Conducting principal transactions, in which brokers sell products to clients from their firm’s inventory, is a major part of the brokerage business. Restrictions on principal transactions in the Investment Advisers Act have been a major stumbling block for brokers who want to provide investment advice to clients.
Like the proposed Investor Protection Act approved Oct. 28 by the House Financial Services Committee, the Dodd bill would require any financial service professional providing personal advice to act as a fiduciary.
However, the Dodd bill takes a different approach from the House bill. The House bill would require the SEC to write regulations defining the fiduciary standard for advisers. The Senate bill extends the fiduciary duty to broker-dealers by eliminating the broker-dealer exclusion, and otherwise leaves the Investment Advisers Act unchanged.
“It’s the best and simplest approach,” said Dan Barry, director of government relations for the Financial Planning Association. “It makes it clear that the standard that applies to advisers and brokers is the same exact standard, the same exact remedies,” he said.
But the Securities Industry and Financial Markets Association continued to call for rewriting the fiduciary standard to harmonize standards for brokers and advisers. SIFMA supports “the creation of a new, federal fiduciary standard for broker-dealers and investment advisers when they provide personalized investment advice,” Kenneth Bentsen, executive vice president, public policy and advocacy, said in a release.
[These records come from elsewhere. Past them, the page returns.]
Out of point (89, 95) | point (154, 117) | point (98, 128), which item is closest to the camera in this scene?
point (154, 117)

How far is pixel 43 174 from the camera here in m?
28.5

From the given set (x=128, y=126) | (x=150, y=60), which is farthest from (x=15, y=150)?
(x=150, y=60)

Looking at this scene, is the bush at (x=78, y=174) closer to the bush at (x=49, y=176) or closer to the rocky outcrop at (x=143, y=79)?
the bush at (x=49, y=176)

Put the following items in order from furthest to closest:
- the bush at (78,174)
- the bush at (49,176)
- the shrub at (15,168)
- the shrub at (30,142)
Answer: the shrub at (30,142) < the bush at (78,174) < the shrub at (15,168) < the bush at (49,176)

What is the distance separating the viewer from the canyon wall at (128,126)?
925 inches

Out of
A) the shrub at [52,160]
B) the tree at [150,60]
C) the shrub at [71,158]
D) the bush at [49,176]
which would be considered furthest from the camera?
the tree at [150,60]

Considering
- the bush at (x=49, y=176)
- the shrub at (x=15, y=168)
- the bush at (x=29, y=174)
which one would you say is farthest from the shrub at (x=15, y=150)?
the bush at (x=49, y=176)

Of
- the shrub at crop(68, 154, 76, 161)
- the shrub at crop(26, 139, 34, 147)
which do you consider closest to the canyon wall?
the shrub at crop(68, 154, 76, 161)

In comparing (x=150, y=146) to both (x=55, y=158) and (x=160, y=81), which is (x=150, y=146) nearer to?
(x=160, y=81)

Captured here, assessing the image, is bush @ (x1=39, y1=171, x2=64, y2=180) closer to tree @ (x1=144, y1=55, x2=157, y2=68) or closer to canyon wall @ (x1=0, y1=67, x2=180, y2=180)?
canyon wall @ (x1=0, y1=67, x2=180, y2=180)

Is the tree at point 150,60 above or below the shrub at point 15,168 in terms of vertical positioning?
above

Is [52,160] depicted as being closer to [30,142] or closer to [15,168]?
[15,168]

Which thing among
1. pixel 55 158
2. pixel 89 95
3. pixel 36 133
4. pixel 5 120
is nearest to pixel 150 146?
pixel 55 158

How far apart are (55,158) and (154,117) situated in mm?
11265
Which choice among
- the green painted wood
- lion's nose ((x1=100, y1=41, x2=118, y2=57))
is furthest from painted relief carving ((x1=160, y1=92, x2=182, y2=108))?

Adviser groups oppose creating a new fiduciary standard, which they fear would be weakened.
Unlike the House bill, Dodd’s draft would allow the SEC to keep fees it collects to fund its operations. SEC Chairman Mary Schapiro has called for such a self-funding mechanism.
That would allow the agency to bypass the congressional appropriations process and it would increase the agency’s funding considerably. The agency expects to collect $1.5 billion in fees for the fiscal year that began Oct. 1, SEC spokesman John Nester wrote in an e-mail. The Obama administration has proposed an SEC budget of just over $1 billion for the same fiscal year.
Under the proposed legislation, an Office of the Investor Advocate would also be created within the Securities and Exchange Commission.
The Office of the Investor Advocate would report directly to Congress annually on the 20 most serious problems encountered by investors in dealing with the SEC and the Financial Industry Regulatory Authority Inc., the length of time that each item has remained on the list, actions taken by the SEC or SROs to resolve the problems, and/or why actions have not been taken.
The head of the office would be the Investor Advocate. The Investor Advocate would be appointed by and report to the commission, but the officer would have the power to employ independent counsel, research and service staff that the officer would deem necessary to carry out the functions of the office.
“It creates a position with an enormous amount of clout,” said Mr. Bullard.
The Investor Advocate’s Office “would wield a very large club within the commission,” he said.
No such provision is contained in the Investor Protection Act approved Oct. 28 by the House Financial Services Committee.